Competitive is a term used by economists. It encompasses the long-term relationships between suppliers and customers and reflects the combination of raw materials, labour, international trade, capital and the ability to maintain modern productive mills; it is difficult to measure. Competitiveness results in long-term profitability.

It was agreed that a competitive forest is the foundation of a competitive industry. Resource-dependent communities also depend on the quality of the forest.

We believe that provincial forest management policy should focus on developing and maintaining our managed forests to provide a competitive forest to support a competitive industry and prosperous communities. What are the characteristics of a competitive forest that will provide a combination of long-term and renewable economic, social and environmental benefits?

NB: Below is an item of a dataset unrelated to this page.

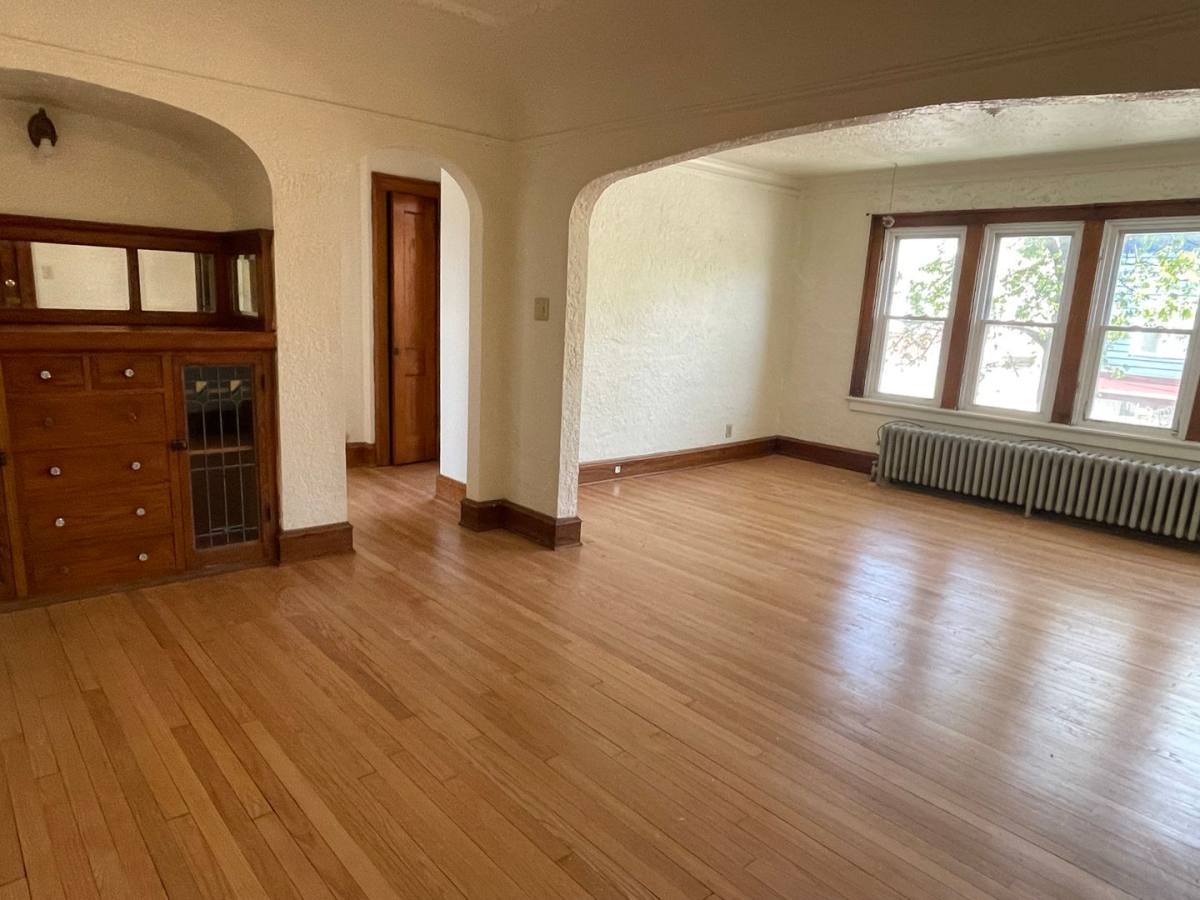 Apartment for rent at 5911 W Burnham St, Milwaukee, WI 53219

  1. A healthy, productive, resilient and biodiverse forest.
  2. A focus on improving timber size and quality appropriate to the needs of the industry and the marketplace for its products into the future.
  3. Management that ensures the conservation and maintenance of wildlife and habitats, water quality and of other values such as landscape aesthetics and forest recreation.
  4. A focus on the provision of long-term involvement and economic benefits to the forest-dependent communities, including First Nations.

There are several ways in which a competitive forest may be established and managed.

Tenure and governance are key aspects of this. The form of tenure should be a secure, long-term area agreement signed with a forest licence holder rooted in the communities and companies surrounded by and dependent on the forest they manage.

The form of management responsibility will depend on the location of the forest, the types of communities and forest industries involved and the nature of the forest itself — flexibility is required. Ideally, the forest management licence holder will be a company with a board of directors that includes representatives from local communities, First Nations, forest industry and other forest-based enterprises. In several provinces there is a move towards such arrangements. The objective is the provision of secure tenure to provide the incentive to support long-term planning, the identification of prime sites and investment in silvicultural treatments to promote the improvement of tree growth, size and quality.

There is increasing pressure from urban society and special interests to set forest land aside in protected status and “protect” it from management and harvesting. There is also increasing public demand for companies to have “social licence” in order to produce social and economic benefits from the management of our natural resources. In some provinces a proposal to replace volume agreements (managed by a government agency) with area agreements (managed by a forest products company) has been criticised as the “privatization” of public forests. Perhaps if forest tenure agreements were signed with forest management organizations — that includes municipalities, First Nations communities as well as forest companies and other forest-based enterprises — the establishment of a new type of area agreement might be met with greater acceptance by the general public and support from forest-dependent communities.


Tony Rotherham (RPF B.C. and Ont. (ret’d)) has worked on woodlands operations in B.C., Ontario, and Quebec as well as in Kenya and Iran. He worked for the CPPA (now FPAC) in the Woodlands Section for 21 years until 2001 and since then as a consultant, largely on private forest land policy.

Ken Armson (Order of Canada, RPF (ret’d)) was a professor of forestry at the University of Toronto for 26 years and then with the Ontario Ministry of Natural Resources for 11 years. He has been involved with silivicultural practices primarily related to regeneration on both Crown and private lands across Canada.